Dataset extract

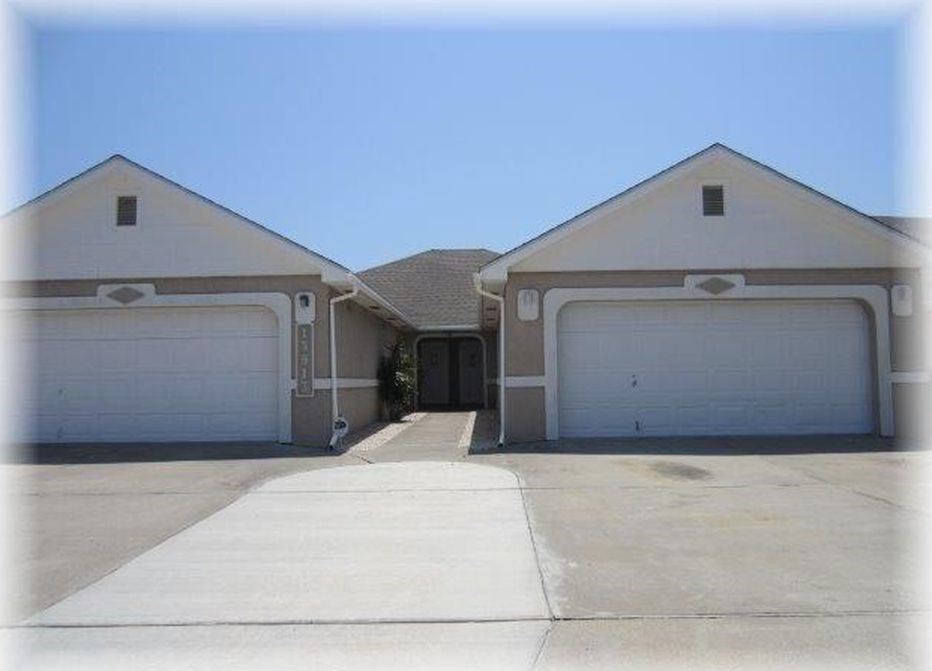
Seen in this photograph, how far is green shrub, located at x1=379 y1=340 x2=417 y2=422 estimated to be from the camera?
66.9 feet

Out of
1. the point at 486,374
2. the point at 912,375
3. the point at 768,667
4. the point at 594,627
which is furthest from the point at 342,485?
the point at 486,374

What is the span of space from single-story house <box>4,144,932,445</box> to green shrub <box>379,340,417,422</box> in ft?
20.7

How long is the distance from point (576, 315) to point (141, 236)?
25.5 ft

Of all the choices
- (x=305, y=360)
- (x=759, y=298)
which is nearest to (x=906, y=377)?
(x=759, y=298)

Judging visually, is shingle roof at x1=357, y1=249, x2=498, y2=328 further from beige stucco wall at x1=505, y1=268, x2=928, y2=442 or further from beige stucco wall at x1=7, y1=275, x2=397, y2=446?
beige stucco wall at x1=7, y1=275, x2=397, y2=446

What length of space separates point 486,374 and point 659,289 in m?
12.2

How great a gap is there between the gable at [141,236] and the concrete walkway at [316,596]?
21.7 feet

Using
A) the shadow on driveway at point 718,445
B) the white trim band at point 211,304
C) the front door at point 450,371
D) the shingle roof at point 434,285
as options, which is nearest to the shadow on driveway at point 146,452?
the white trim band at point 211,304

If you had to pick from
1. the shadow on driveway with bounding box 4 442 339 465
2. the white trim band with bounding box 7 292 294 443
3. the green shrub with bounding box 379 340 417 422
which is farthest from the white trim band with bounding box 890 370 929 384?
the green shrub with bounding box 379 340 417 422

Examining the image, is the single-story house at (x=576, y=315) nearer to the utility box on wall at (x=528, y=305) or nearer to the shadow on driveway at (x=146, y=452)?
the utility box on wall at (x=528, y=305)

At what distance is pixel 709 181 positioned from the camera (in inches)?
555

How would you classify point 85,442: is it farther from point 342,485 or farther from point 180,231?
point 342,485

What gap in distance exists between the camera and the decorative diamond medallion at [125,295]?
13992mm

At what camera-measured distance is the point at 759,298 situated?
1393 cm
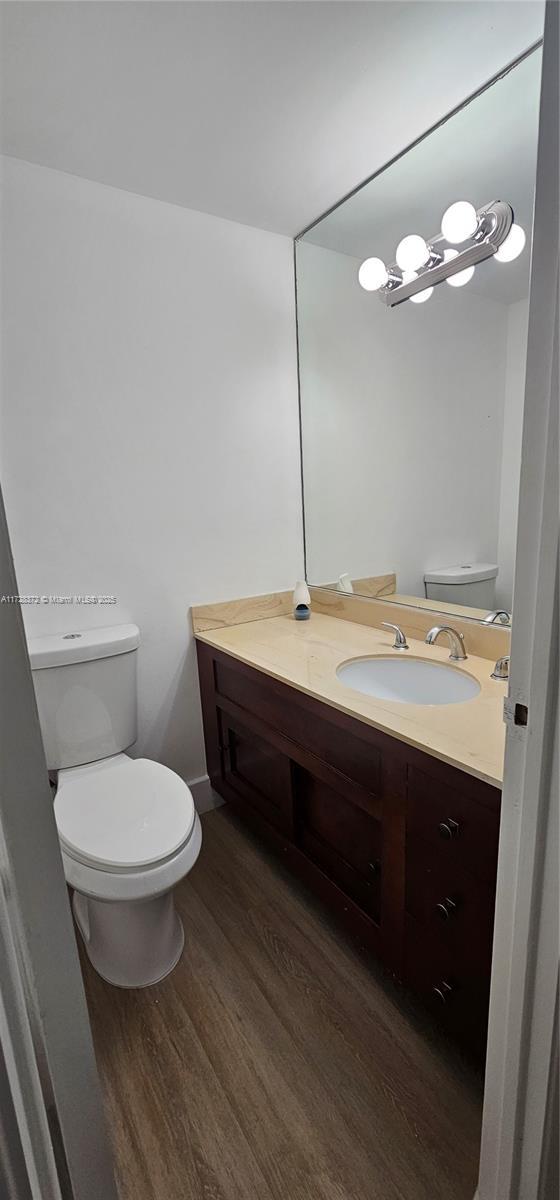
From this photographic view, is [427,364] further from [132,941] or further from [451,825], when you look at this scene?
[132,941]

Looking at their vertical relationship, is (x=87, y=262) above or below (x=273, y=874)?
above

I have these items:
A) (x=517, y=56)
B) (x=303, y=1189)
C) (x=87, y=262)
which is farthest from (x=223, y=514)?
(x=303, y=1189)

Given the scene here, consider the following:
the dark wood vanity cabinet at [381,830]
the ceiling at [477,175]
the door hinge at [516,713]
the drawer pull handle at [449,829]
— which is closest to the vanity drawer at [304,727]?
the dark wood vanity cabinet at [381,830]

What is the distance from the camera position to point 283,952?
1.46 metres

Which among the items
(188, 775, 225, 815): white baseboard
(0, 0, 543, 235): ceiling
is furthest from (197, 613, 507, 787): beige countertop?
(0, 0, 543, 235): ceiling

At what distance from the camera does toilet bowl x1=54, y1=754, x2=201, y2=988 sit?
47.1 inches

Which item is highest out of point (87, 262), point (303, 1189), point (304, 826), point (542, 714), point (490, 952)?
point (87, 262)

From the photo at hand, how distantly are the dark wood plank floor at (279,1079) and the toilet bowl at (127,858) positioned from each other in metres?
0.07

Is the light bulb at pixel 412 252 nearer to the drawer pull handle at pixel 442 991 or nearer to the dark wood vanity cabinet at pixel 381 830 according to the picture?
the dark wood vanity cabinet at pixel 381 830

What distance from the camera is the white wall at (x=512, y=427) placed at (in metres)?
1.29

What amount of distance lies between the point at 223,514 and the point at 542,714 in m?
1.53

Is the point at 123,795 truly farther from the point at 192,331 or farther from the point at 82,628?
the point at 192,331

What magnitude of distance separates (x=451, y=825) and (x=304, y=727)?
21.1 inches

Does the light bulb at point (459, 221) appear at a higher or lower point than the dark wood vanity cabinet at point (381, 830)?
higher
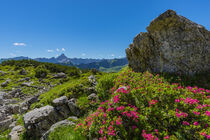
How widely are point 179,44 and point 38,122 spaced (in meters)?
15.6

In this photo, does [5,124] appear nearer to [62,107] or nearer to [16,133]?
[16,133]

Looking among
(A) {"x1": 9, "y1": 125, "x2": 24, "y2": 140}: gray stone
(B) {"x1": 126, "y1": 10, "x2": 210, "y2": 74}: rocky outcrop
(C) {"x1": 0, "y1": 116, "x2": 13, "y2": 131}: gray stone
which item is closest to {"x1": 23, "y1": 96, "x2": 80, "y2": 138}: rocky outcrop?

Goal
Retype the records exactly. Any image in them should not appear in what you write.

Finished task
Seen in this photograph, how far is green shrub, located at x1=379 y1=340 x2=417 y2=422 estimated to be from the camera?
66.9 feet

Out of
1. the point at 486,374
2. the point at 912,375
3. the point at 768,667
4. the point at 594,627
which is furthest from the point at 342,485?
the point at 486,374

What is the span of space from single-story house <box>4,144,932,445</box> to green shrub <box>379,340,417,422</box> in ft?
20.7

How long is the distance from point (576, 315) to point (141, 236)?
25.5 ft

Of all the choices
- (x=305, y=360)
- (x=759, y=298)
which is nearest to (x=906, y=377)?
(x=759, y=298)

Judging visually, is shingle roof at x1=357, y1=249, x2=498, y2=328 further from beige stucco wall at x1=505, y1=268, x2=928, y2=442 or further from beige stucco wall at x1=7, y1=275, x2=397, y2=446?
beige stucco wall at x1=7, y1=275, x2=397, y2=446

What length of space separates point 486,374 and point 659,289 in m?
12.2

How great a gap is there between the gable at [141,236] and the concrete walkway at [316,596]?
21.7 feet

Using
A) the shadow on driveway at point 718,445
B) the white trim band at point 211,304
C) the front door at point 450,371
D) the shingle roof at point 434,285
as options, which is nearest to the shadow on driveway at point 146,452?
the white trim band at point 211,304

If you had to pick from
1. the shadow on driveway with bounding box 4 442 339 465
2. the white trim band with bounding box 7 292 294 443
3. the green shrub with bounding box 379 340 417 422
which is farthest from the white trim band with bounding box 890 370 929 384?
the green shrub with bounding box 379 340 417 422

Examining the image, is the single-story house at (x=576, y=315) nearer to the utility box on wall at (x=528, y=305) or nearer to the shadow on driveway at (x=146, y=452)?
the utility box on wall at (x=528, y=305)

At what distance is pixel 709 181 positioned from the camera (in inches)?
555

How would you classify point 85,442: is it farther from point 342,485 or farther from point 180,231?
point 342,485

What gap in distance exists between the camera and the decorative diamond medallion at [125,295]?
13992mm

At what camera-measured distance is the point at 759,298 situated?
1393 cm
From this photographic view, is [427,364] further from [132,941] or further from [451,825], when you look at this scene?
[132,941]

Looking at their vertical relationship, is (x=87, y=262) above or below (x=273, y=874)?
above

I have these items:
A) (x=517, y=56)
B) (x=303, y=1189)
C) (x=87, y=262)
which is farthest from (x=223, y=514)?
(x=303, y=1189)

Given the scene here, consider the following:
the dark wood vanity cabinet at [381,830]
the ceiling at [477,175]
the door hinge at [516,713]
the drawer pull handle at [449,829]
— which is closest to the vanity drawer at [304,727]?
the dark wood vanity cabinet at [381,830]

What is the distance from the camera position to point 283,952?
1.46 metres

Which among the items
(188, 775, 225, 815): white baseboard
(0, 0, 543, 235): ceiling
is furthest from (197, 613, 507, 787): beige countertop?
(0, 0, 543, 235): ceiling

At what distance from the camera does toilet bowl x1=54, y1=754, x2=201, y2=988 sit?
47.1 inches

Which item is highest out of point (87, 262), point (303, 1189), point (304, 826), point (542, 714), point (490, 952)?
point (87, 262)

From the photo at hand, how distantly are the dark wood plank floor at (279,1079) and the toilet bowl at (127,858) positioned from each other in metres?
0.07

Is the light bulb at pixel 412 252 nearer to the drawer pull handle at pixel 442 991 or nearer to the dark wood vanity cabinet at pixel 381 830 according to the picture?
the dark wood vanity cabinet at pixel 381 830

What distance from the camera is the white wall at (x=512, y=427) placed at (in metres)?
1.29

What amount of distance lies between the point at 223,514 and the point at 542,714 in m?
1.53

Is the point at 123,795 truly farther from the point at 192,331 or farther from the point at 82,628?
the point at 192,331

What magnitude of distance separates (x=451, y=825) and (x=304, y=727)?
21.1 inches

Does the light bulb at point (459, 221) appear at a higher or lower point than the dark wood vanity cabinet at point (381, 830)?
higher
How widely are point 179,44 and point 38,122 spaced (in meters)?
15.6

In this photo, does [5,124] appear nearer to [62,107] or nearer to [16,133]?
[16,133]

Looking among
(A) {"x1": 9, "y1": 125, "x2": 24, "y2": 140}: gray stone
(B) {"x1": 126, "y1": 10, "x2": 210, "y2": 74}: rocky outcrop
(C) {"x1": 0, "y1": 116, "x2": 13, "y2": 131}: gray stone
which item is closest to {"x1": 23, "y1": 96, "x2": 80, "y2": 138}: rocky outcrop?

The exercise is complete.